Vincenzo Grifo (TSG Hoffenheim/7 Mio.)

Für den verlorenen Sohn griff der SC Freiburg im Sommer so tief in die Tasche, wie nie zuvor. Nachdem Grifo bereits die Rückrunde der vergangenen Saison auf Leihbasis im Breisgau verbrachte, machte ihn der SC mit sieben Millionen Euro zum Rekordeinkauf. Die starken Zahlen (sechs Tore, vier Vorlagen) aus dem Frühjahr, als der gebürtige Pforzheimer den SC fast im Alleingang vor dem Abstieg bewahrte, kann er in dieser Saison noch nicht bestätigen.

Nachdem er gegen seinen ehemaligen Arbeitgeber aus Hoffenheim aufgrund einer Vertragsklausel zuschauen musste, durfte er in den folgenden drei Partien nur in Kurzeinsätzen sein Können unter Beweis stellen. Bisher ist Grifo noch kein Faktor im erfolgreichen Spiel der Freiburger, doch Christian Streich wird in den kommenden Wochen sicherlich häufiger auf seinen Lieblingsschüler setzen.
Note: 3,5

Woo-yeong Jeong (FC Bayern München II/4,5 Mio.)
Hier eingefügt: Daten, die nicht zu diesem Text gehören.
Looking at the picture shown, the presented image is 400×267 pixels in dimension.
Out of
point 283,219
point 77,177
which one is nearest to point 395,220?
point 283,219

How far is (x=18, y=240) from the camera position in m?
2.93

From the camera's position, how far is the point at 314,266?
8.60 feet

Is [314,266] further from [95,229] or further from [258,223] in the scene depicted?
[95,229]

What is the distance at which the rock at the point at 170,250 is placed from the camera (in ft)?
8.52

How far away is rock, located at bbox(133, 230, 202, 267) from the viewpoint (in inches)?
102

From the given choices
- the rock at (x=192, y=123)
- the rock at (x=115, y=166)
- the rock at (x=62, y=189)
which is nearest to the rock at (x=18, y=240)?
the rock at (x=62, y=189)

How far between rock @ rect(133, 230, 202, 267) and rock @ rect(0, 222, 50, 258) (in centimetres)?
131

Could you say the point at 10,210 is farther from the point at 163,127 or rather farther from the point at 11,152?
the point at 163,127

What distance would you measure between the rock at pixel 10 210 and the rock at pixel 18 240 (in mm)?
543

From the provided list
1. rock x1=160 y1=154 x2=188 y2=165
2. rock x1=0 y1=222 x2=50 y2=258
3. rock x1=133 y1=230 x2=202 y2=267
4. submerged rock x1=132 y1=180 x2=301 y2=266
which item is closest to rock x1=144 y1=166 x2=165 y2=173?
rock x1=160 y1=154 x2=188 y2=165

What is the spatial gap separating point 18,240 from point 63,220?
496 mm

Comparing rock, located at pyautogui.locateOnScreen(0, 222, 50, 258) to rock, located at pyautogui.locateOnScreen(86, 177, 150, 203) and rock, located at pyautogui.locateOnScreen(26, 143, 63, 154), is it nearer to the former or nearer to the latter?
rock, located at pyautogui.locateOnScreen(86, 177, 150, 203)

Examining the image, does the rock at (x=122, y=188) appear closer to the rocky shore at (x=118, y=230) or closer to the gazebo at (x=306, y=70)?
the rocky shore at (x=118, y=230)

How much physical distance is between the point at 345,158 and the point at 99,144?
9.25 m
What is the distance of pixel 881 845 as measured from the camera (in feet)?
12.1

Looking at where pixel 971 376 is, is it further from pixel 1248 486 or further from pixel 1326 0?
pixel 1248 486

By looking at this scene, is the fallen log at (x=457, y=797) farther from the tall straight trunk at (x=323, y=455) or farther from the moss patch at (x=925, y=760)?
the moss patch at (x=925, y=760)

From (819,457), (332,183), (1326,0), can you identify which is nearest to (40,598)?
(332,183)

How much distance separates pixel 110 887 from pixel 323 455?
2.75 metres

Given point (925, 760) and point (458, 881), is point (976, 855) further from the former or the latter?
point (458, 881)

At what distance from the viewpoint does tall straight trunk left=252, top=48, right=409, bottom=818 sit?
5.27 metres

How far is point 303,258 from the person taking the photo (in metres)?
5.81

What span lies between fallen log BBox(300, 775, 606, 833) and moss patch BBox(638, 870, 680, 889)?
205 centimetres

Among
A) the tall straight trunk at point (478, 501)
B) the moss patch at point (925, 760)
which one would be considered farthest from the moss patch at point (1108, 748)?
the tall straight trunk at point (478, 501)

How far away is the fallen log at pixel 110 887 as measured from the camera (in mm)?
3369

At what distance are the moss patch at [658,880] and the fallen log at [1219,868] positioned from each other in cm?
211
In der vergangenen Spielzeit hatte der Südkoreaner großen Anteil am Drittliga-Aufstieg der zweiten Mannschaft des FC Bayern. In 29 Regionalliga-Spielen erzielte der Flügelspieler 13 Tore und bereitete zudem sechs weitere vor. In der Elf von Niko Kovac konnte der Flügelspieler zudem erste Profiluft schnappen. Sowohl in der Bundesliga als auch in der Champions League durfte Jeong einmal ran.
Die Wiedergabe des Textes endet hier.